Em ‘Os Invasores’, Nicole Kidman e Daniel Craig enfrentam uma epidemia alienígena que ataca quem dorme, mas, apensar de boa premissa, o filme não foi bem recebido.
O suspense de ficção científica ‘Invasores’ que chegou na Netflix carrega uma curiosidade que poucas pessoas no Brasil associam a ele. Quando as câmeras rodaram em Baltimore, em 2005, Daniel Craig ainda não sabia que seria o próximo James Bond. A ligação chegou num dia de folga da filmagem, e menos de um mês depois ele foi apresentado ao mundo como 007, num evento no rio Tâmisa, em Londres. Craig voltou direto para o set, terminou o filme e só então virou o agente mais famoso do cinema.
A história é a quarta adaptação do romance The Body Snatchers, de Jack Finney, o mesmo material que já tinha virado clássico em 1956 e em 1978. Aqui, Carol Bennell (Nicole Kidman) é uma psiquiatra de Washington que começa a notar mudanças estranhas nas pessoas ao redor. Frias, sem emoção, como se tivessem perdido alguma coisa de essencial. A pista vem de um pedaço de nave espacial que caiu na cidade, carregando um organismo que age enquanto a vítima dorme.

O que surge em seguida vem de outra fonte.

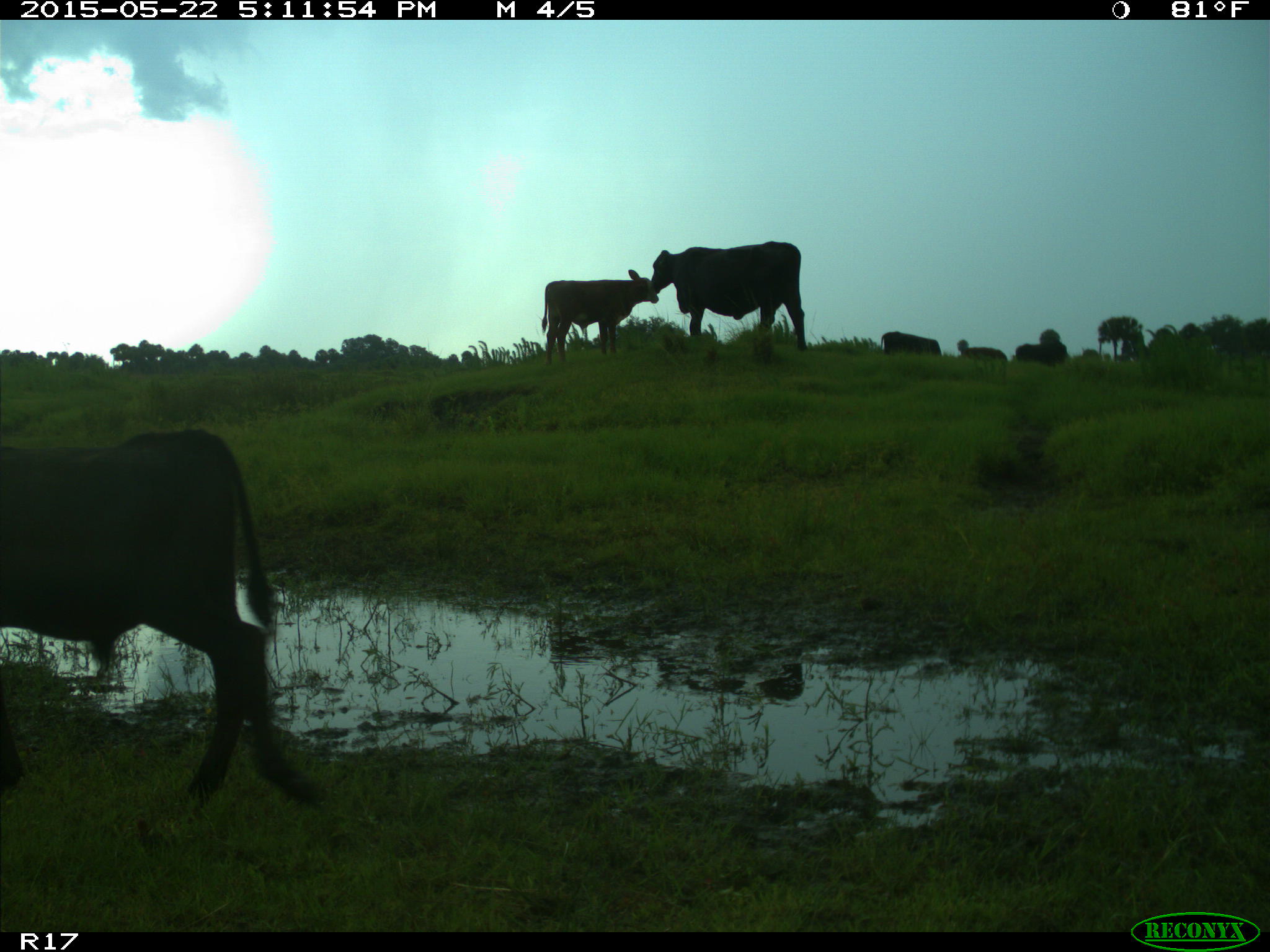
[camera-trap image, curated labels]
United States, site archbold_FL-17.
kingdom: Animalia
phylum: Chordata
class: Mammalia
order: Artiodactyla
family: Bovidae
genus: Bos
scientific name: Bos taurus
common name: domestic cow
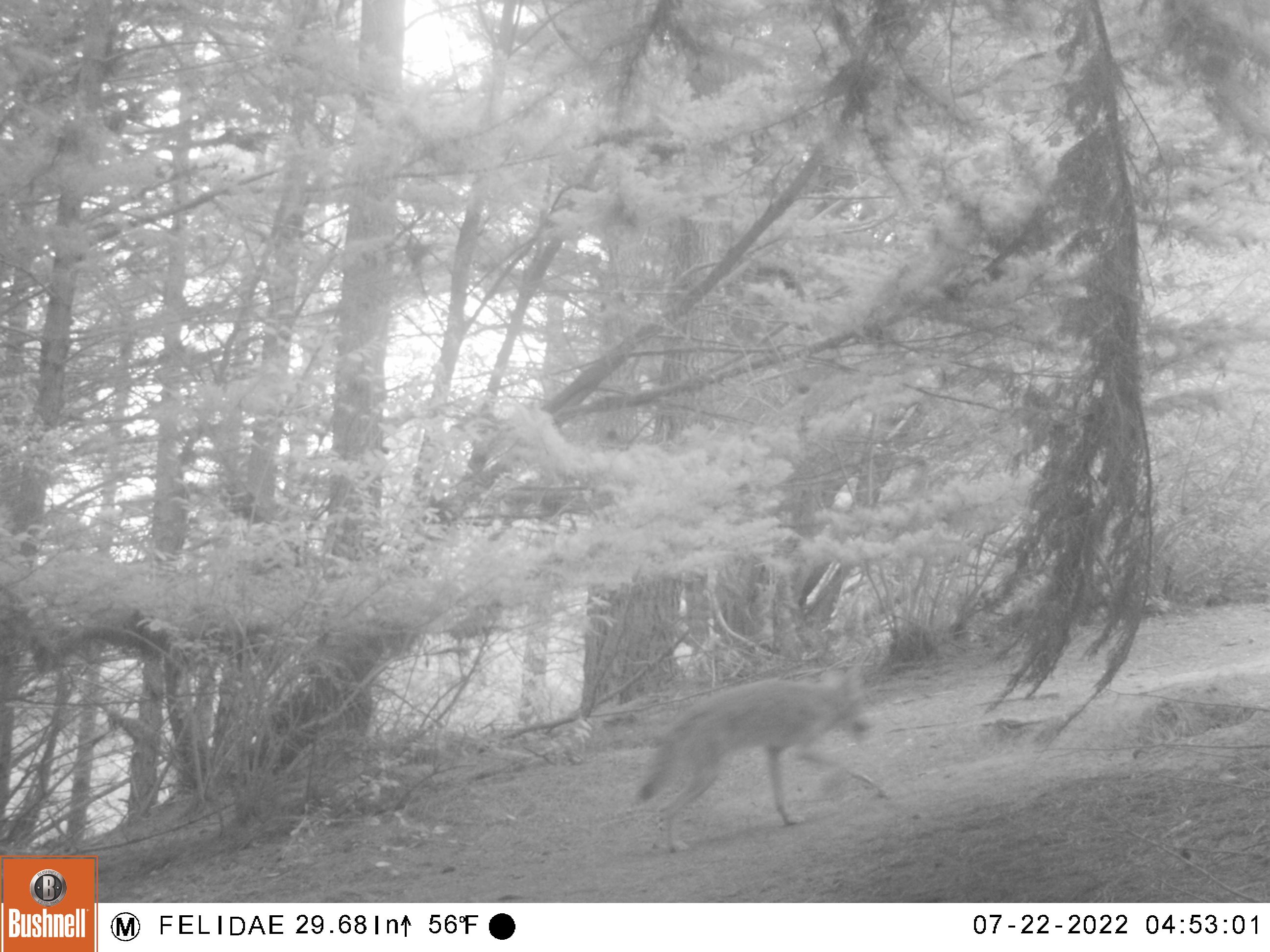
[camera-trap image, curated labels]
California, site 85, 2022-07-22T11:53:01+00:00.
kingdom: Animalia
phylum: Chordata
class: Mammalia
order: Carnivora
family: Canidae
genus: Canis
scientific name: Canis latrans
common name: coyote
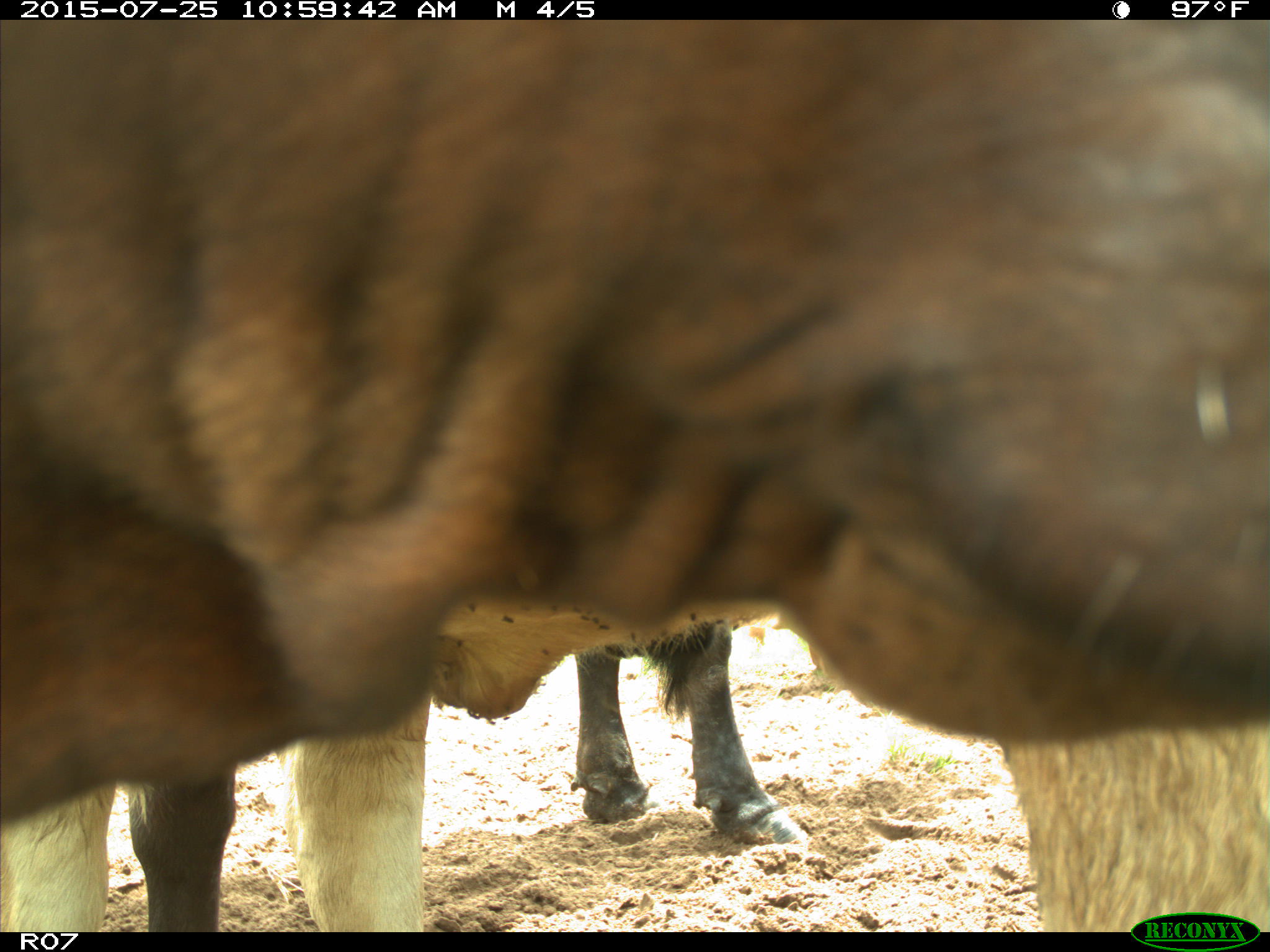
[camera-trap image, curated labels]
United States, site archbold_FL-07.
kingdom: Animalia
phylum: Chordata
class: Mammalia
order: Artiodactyla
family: Bovidae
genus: Bos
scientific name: Bos taurus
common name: domestic cow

Ben Driscoll (Daniel Craig), colega e parceiro de Carol, entra na investigação ao lado dela, e começa um mistério médico que logo vira uma corrida contra o sono, com o filho pequeno de Carol no meio da ameaça.
Essa mesma premissa, que começa em Vampiros de Almas (1956), foi citada pelo diretor Vince Gilligan como uma das inspirações diretas de Pluribus, a série mais assistida da história da Apple TV, que estreou em novembro de 2025. Gilligan inverteu o medo: em vez de gente fria e sem emoção, o vírus alienígena da série deixa todo mundo feliz demais e conectado numa mesma mente coletiva.
Vale ser direto sobre uma coisa: Invasores foi detonado pela crítica, tendo recebido assustadores 80% de desaprovação da crítica no site Rotten Tomatoes. Ele saiu dos cinemas com recepção ruim, e essa reprovação segue firme até hoje. Mas ela não conta a história toda. Mesmo entre as críticas mais duras, um ponto se repete: Nicole Kidman entrega uma atuação convincente com um material que não ajuda muito, e Daniel Craig, ainda a um passo de se tornar 007, aparece melhor do que o filme em volta dele merece.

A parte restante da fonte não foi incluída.